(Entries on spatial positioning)
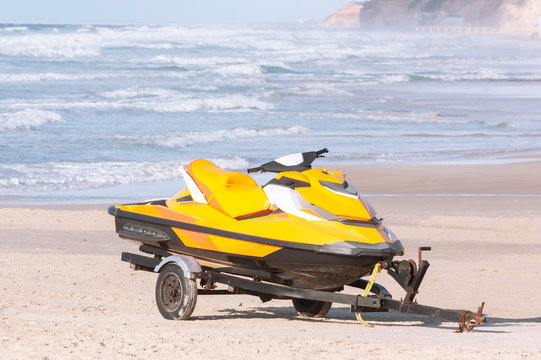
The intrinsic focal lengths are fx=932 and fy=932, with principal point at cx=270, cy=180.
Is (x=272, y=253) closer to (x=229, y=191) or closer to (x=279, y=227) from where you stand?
(x=279, y=227)

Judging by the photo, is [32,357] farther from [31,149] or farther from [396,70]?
[396,70]

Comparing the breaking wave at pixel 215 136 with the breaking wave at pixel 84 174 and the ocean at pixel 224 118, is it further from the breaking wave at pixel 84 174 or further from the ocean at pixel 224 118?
the breaking wave at pixel 84 174

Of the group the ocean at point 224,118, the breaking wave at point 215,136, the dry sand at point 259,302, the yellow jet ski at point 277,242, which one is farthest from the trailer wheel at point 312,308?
the breaking wave at point 215,136

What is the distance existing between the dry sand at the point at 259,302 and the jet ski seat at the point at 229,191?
864 millimetres

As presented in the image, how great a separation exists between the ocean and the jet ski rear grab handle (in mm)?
7633

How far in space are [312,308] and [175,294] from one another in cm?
114

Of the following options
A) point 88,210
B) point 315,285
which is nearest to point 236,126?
point 88,210

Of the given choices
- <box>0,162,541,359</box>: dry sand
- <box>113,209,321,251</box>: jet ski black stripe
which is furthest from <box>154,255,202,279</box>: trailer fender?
<box>0,162,541,359</box>: dry sand

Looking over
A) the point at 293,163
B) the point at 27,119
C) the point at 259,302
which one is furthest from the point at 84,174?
the point at 293,163

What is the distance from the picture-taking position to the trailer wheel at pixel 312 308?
293 inches

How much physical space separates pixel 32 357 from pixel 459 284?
472 cm

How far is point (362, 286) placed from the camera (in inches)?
275

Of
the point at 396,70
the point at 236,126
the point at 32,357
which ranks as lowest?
the point at 32,357

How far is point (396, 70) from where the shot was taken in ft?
182
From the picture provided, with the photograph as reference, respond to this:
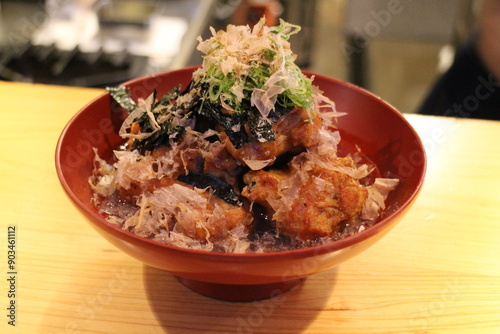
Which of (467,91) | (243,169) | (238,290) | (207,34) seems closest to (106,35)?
(207,34)

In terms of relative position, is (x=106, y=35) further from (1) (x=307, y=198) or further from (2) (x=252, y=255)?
(2) (x=252, y=255)

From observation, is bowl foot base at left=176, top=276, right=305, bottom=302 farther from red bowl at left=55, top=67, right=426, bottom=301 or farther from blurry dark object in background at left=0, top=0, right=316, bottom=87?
blurry dark object in background at left=0, top=0, right=316, bottom=87

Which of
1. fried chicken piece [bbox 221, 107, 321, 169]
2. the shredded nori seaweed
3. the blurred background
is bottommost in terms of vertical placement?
the blurred background

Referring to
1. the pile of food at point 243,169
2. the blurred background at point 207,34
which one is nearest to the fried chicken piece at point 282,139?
the pile of food at point 243,169

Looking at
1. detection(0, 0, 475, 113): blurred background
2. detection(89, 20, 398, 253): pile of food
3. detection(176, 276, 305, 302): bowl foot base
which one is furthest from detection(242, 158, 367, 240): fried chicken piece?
detection(0, 0, 475, 113): blurred background

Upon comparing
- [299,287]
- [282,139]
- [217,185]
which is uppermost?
[282,139]

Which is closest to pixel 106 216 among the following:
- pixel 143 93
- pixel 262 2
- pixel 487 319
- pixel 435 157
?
pixel 143 93
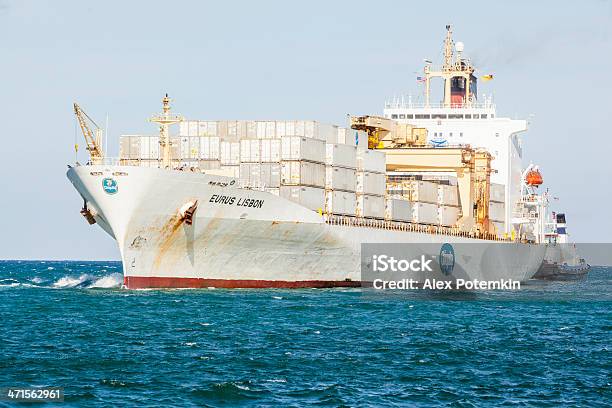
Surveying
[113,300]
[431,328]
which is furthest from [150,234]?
[431,328]

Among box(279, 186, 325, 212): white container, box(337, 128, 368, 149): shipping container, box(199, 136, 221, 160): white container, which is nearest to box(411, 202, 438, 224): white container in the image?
box(337, 128, 368, 149): shipping container

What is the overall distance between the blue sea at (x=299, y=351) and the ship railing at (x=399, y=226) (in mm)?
6919

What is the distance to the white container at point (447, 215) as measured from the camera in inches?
3004

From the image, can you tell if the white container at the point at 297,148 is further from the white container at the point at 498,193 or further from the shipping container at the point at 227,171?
the white container at the point at 498,193

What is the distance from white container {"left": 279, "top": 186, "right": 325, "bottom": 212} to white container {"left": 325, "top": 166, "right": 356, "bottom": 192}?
6.54 ft

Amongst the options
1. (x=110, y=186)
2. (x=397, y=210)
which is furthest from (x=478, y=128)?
(x=110, y=186)

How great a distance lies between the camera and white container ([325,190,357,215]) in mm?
62469

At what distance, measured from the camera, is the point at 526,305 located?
5884 centimetres

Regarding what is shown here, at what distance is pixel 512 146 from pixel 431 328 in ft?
180

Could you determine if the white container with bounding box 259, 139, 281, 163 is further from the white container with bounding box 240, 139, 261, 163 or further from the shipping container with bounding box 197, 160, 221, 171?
the shipping container with bounding box 197, 160, 221, 171

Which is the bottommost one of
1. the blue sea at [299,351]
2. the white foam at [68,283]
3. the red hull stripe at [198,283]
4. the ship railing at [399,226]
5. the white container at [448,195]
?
the blue sea at [299,351]

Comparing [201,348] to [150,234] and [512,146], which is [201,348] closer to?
[150,234]

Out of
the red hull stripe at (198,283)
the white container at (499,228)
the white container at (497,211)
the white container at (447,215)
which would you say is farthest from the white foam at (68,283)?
the white container at (499,228)

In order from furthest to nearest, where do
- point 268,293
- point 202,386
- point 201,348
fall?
point 268,293 < point 201,348 < point 202,386
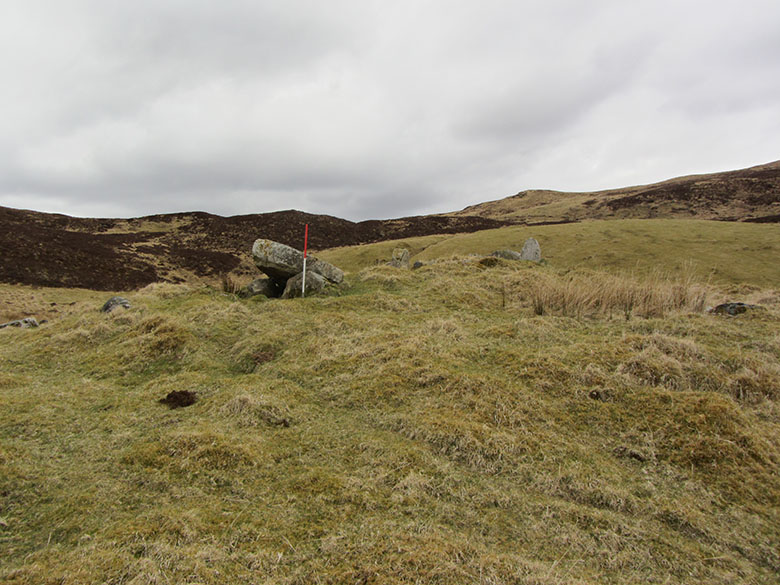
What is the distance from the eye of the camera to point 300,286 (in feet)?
48.5

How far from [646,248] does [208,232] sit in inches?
2066

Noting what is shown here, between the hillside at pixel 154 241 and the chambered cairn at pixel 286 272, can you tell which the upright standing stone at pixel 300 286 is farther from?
the hillside at pixel 154 241

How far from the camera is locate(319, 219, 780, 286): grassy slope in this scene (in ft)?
86.8

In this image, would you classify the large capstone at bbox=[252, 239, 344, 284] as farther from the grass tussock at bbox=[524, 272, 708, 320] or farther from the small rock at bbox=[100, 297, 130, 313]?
the grass tussock at bbox=[524, 272, 708, 320]

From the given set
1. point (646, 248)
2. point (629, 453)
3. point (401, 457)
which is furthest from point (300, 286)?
point (646, 248)

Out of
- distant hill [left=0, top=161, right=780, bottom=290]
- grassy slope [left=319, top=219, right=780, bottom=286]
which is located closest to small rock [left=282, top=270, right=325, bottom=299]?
grassy slope [left=319, top=219, right=780, bottom=286]

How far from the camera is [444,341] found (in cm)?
964

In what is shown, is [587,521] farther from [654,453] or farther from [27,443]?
[27,443]

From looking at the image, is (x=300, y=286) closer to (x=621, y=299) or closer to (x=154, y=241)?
(x=621, y=299)

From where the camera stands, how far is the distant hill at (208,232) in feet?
107

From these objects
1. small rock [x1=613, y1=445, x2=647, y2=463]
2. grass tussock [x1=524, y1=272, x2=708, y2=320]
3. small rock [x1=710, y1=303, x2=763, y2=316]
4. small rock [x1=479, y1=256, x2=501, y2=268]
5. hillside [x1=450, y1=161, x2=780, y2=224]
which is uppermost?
hillside [x1=450, y1=161, x2=780, y2=224]

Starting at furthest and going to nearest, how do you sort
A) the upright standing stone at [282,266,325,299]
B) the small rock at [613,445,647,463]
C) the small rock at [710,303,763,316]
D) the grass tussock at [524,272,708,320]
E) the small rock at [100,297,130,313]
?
the upright standing stone at [282,266,325,299] → the small rock at [100,297,130,313] → the small rock at [710,303,763,316] → the grass tussock at [524,272,708,320] → the small rock at [613,445,647,463]

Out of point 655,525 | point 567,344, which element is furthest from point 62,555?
point 567,344

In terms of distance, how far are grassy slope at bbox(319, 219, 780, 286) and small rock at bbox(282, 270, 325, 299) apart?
17038mm
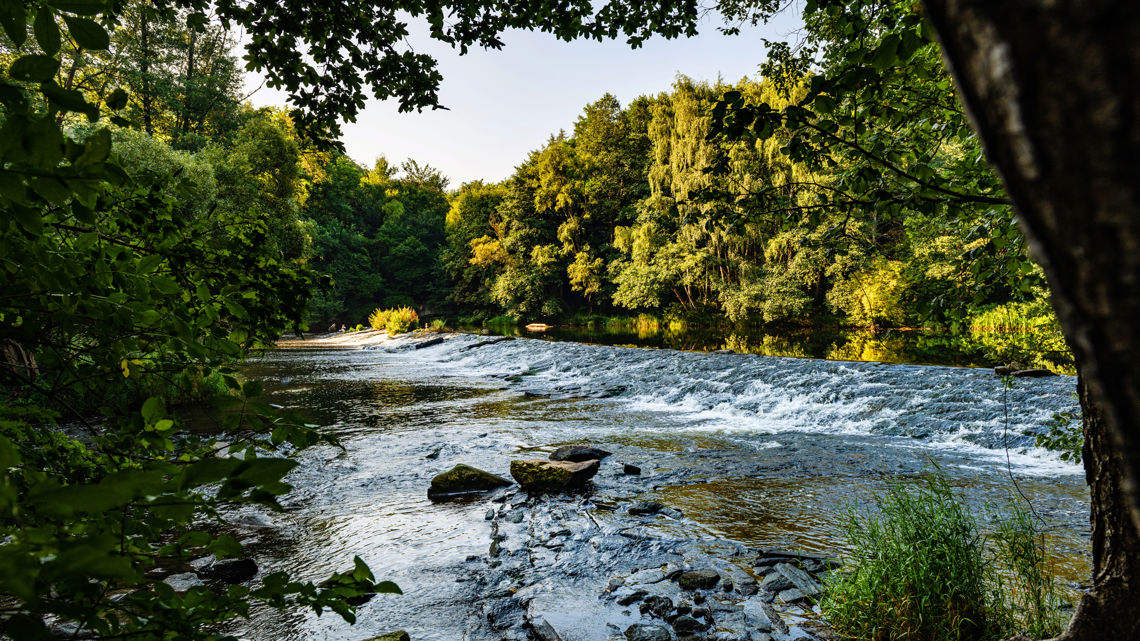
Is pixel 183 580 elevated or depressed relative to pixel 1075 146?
depressed

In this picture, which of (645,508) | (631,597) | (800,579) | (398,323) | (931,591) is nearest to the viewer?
(931,591)

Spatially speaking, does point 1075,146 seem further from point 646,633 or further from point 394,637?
point 394,637

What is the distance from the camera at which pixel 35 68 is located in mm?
787

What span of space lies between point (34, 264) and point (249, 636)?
11.3 feet

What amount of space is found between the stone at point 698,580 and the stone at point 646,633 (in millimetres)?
553

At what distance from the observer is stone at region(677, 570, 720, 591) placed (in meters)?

### [TASK GOAL]
Copy out, word for word, the lines of the entries that begin at the line containing "What is the distance from the camera" and run through the end of the entries, including both the starting line and the last line.

### [RESULT OF THE TASK]
What is the distance from the camera at which pixel 35 68 is located in mm?
787

What span of space lies between point (34, 264) and point (249, 636)?
11.3 feet

What amount of space is found between the stone at point 698,580 and the stone at point 646,633 (in millimetres)?
553

At what distance from the observer is stone at region(677, 570, 720, 591) placed (in meters)?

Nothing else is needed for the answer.